■ EXERCISE DETAILS ■
Transcribe all of the records precisely as they are presented.

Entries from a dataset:
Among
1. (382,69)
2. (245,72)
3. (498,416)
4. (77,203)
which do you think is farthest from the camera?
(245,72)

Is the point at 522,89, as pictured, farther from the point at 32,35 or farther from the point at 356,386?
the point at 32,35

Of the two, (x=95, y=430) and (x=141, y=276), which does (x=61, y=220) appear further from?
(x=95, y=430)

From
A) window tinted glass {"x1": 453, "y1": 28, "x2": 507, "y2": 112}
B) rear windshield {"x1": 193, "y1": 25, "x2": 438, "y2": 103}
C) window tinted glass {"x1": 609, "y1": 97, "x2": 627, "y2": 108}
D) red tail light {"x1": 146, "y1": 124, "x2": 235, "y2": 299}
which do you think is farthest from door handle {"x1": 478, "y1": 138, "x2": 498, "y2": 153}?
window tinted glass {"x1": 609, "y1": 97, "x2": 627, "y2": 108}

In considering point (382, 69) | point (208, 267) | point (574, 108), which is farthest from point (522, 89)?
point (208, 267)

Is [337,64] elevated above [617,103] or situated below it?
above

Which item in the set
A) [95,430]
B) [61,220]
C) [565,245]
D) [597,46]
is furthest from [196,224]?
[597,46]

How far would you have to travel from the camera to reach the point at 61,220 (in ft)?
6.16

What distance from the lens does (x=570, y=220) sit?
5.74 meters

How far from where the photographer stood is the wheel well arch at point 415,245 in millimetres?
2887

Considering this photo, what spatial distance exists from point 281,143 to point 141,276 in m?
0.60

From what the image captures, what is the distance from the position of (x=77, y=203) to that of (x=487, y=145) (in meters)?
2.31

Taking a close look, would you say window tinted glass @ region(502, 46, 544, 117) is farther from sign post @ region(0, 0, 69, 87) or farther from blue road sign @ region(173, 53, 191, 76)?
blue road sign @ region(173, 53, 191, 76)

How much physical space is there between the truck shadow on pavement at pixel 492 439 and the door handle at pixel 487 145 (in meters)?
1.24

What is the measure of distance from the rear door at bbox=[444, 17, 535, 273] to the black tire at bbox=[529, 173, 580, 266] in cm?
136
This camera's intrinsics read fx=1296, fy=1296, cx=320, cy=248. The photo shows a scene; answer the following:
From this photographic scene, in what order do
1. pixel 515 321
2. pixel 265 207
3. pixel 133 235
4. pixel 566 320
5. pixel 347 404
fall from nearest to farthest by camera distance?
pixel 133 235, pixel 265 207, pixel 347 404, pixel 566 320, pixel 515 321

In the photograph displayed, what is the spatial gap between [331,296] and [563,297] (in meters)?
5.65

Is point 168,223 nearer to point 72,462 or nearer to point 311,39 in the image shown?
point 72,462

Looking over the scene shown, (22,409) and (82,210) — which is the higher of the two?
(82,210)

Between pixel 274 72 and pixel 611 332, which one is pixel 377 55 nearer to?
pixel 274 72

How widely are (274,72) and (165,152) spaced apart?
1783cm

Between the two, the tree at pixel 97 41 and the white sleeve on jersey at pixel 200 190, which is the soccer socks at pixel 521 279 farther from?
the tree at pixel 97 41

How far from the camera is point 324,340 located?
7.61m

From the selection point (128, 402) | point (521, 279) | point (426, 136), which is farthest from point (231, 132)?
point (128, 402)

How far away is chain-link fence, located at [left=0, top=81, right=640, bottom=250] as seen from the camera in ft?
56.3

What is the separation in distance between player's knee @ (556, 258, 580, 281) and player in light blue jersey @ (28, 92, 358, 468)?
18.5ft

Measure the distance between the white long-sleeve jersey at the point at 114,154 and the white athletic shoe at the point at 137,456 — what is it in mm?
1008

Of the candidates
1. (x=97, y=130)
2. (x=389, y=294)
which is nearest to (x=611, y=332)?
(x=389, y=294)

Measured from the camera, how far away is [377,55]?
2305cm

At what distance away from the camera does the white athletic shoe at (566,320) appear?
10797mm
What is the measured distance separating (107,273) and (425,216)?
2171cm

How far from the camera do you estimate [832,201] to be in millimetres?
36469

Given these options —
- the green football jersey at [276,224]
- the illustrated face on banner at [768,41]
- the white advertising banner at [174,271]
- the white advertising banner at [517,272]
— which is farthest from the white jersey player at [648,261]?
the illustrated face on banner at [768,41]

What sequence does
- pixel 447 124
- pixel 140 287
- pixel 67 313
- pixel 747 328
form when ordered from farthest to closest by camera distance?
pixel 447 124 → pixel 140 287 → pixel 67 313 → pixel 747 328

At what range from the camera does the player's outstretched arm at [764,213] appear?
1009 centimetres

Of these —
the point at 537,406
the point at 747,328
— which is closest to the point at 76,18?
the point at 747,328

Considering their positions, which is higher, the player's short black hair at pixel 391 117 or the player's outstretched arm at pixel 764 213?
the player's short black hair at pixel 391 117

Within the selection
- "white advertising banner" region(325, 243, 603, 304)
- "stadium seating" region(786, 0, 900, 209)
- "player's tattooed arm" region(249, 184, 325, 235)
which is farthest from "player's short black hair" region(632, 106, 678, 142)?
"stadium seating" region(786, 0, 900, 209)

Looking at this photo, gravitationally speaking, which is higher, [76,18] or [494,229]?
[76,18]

■ CORRECT OUTPUT ■
Among
1. (382,69)
2. (245,72)
3. (498,416)
4. (77,203)
which do you think is farthest from the camera?
(245,72)

Is the point at 522,89, as pictured, farther from the point at 32,35 or farther from the point at 356,386?
the point at 32,35

Of the two, (x=95, y=430) and (x=141, y=276), which does (x=61, y=220) appear further from?
(x=95, y=430)

From
A) window tinted glass {"x1": 453, "y1": 28, "x2": 507, "y2": 112}
B) rear windshield {"x1": 193, "y1": 25, "x2": 438, "y2": 103}
C) window tinted glass {"x1": 609, "y1": 97, "x2": 627, "y2": 108}
D) red tail light {"x1": 146, "y1": 124, "x2": 235, "y2": 299}
which do you think is farthest from door handle {"x1": 478, "y1": 138, "x2": 498, "y2": 153}?
window tinted glass {"x1": 609, "y1": 97, "x2": 627, "y2": 108}

In considering point (382, 69) | point (208, 267) | point (574, 108), which is farthest from point (522, 89)?
point (208, 267)

Is [337,64] elevated above [617,103] or situated below it?
above

Which item in the set
A) [95,430]
B) [61,220]
C) [565,245]
D) [597,46]
is furthest from [196,224]?
[597,46]

How far would you have to travel from the camera to reach the point at 61,220 (in ft)?
6.16

What distance from the lens does (x=570, y=220) sit?
5.74 meters

How far from where the photographer stood is the wheel well arch at point 415,245 in millimetres?
2887

Considering this photo, what spatial distance exists from point 281,143 to point 141,276 in m?
0.60

From what the image captures, what is the distance from the position of (x=77, y=203) to that of (x=487, y=145) (in meters)?
2.31

Taking a close look, would you say window tinted glass @ region(502, 46, 544, 117) is farther from sign post @ region(0, 0, 69, 87) or farther from blue road sign @ region(173, 53, 191, 76)?
blue road sign @ region(173, 53, 191, 76)

How much physical space is there between the truck shadow on pavement at pixel 492 439 and the door handle at pixel 487 145 (in meters)?
1.24

What is the measure of distance from the rear door at bbox=[444, 17, 535, 273] to the black tire at bbox=[529, 173, 580, 266] in cm?
136
This camera's intrinsics read fx=1296, fy=1296, cx=320, cy=248. The photo shows a scene; answer the following:
From this photographic scene, in what order do
1. pixel 515 321
2. pixel 265 207
3. pixel 133 235
4. pixel 566 320
5. pixel 347 404
fall from nearest to farthest by camera distance?
pixel 133 235, pixel 265 207, pixel 347 404, pixel 566 320, pixel 515 321

In the photograph displayed, what is the spatial gap between [331,296] and [563,297] (in meters)?
5.65

Is point 168,223 nearer to point 72,462 or nearer to point 311,39 in the image shown?
point 72,462

Looking over the scene shown, (22,409) and (82,210) — which is the higher of the two?
(82,210)

Between pixel 274 72 and pixel 611 332, which one is pixel 377 55 nearer to?
pixel 274 72

How widely are (274,72) and (165,152) spaced apart?
1783cm

Between the two, the tree at pixel 97 41 and the white sleeve on jersey at pixel 200 190, which is the soccer socks at pixel 521 279 farther from?
the tree at pixel 97 41

How far from the camera is point 324,340 located?
7.61m

From the selection point (128, 402) | point (521, 279) | point (426, 136), which is farthest from point (231, 132)?
point (128, 402)

How far away is chain-link fence, located at [left=0, top=81, right=640, bottom=250] as seen from the camera in ft?
56.3

What is the separation in distance between player's knee @ (556, 258, 580, 281) and player in light blue jersey @ (28, 92, 358, 468)?
18.5ft

Measure the distance between the white long-sleeve jersey at the point at 114,154 and the white athletic shoe at the point at 137,456 — what is it in mm?
1008

Of the candidates
1. (x=97, y=130)
2. (x=389, y=294)
which is nearest to (x=611, y=332)?
(x=389, y=294)

Measured from the camera, how far away is [377,55]?
2305cm

At what distance away from the camera does the white athletic shoe at (566,320) appear?
10797mm
What is the measured distance separating (107,273) and (425,216)?
2171cm

How far from the camera do you estimate [832,201] to be in millimetres?
36469

Given these options —
- the green football jersey at [276,224]
- the illustrated face on banner at [768,41]
- the white advertising banner at [174,271]
- the white advertising banner at [517,272]
— which is farthest from the white jersey player at [648,261]?
the illustrated face on banner at [768,41]

What sequence does
- pixel 447 124
- pixel 140 287
- pixel 67 313
- pixel 747 328
form when ordered from farthest to closest by camera distance?
pixel 447 124 → pixel 140 287 → pixel 67 313 → pixel 747 328

At what range from the camera does the player's outstretched arm at [764,213] appear?
1009 centimetres

Of these —
the point at 537,406
the point at 747,328
— which is closest to the point at 76,18?
the point at 747,328

Considering their positions, which is higher, the player's short black hair at pixel 391 117 or the player's outstretched arm at pixel 764 213?
the player's short black hair at pixel 391 117

Within the selection
- "white advertising banner" region(325, 243, 603, 304)
- "stadium seating" region(786, 0, 900, 209)
- "player's tattooed arm" region(249, 184, 325, 235)
which is farthest from "player's short black hair" region(632, 106, 678, 142)?
"stadium seating" region(786, 0, 900, 209)

Looking at this photo, gravitationally speaking, which is higher, [76,18] or [494,229]?
[76,18]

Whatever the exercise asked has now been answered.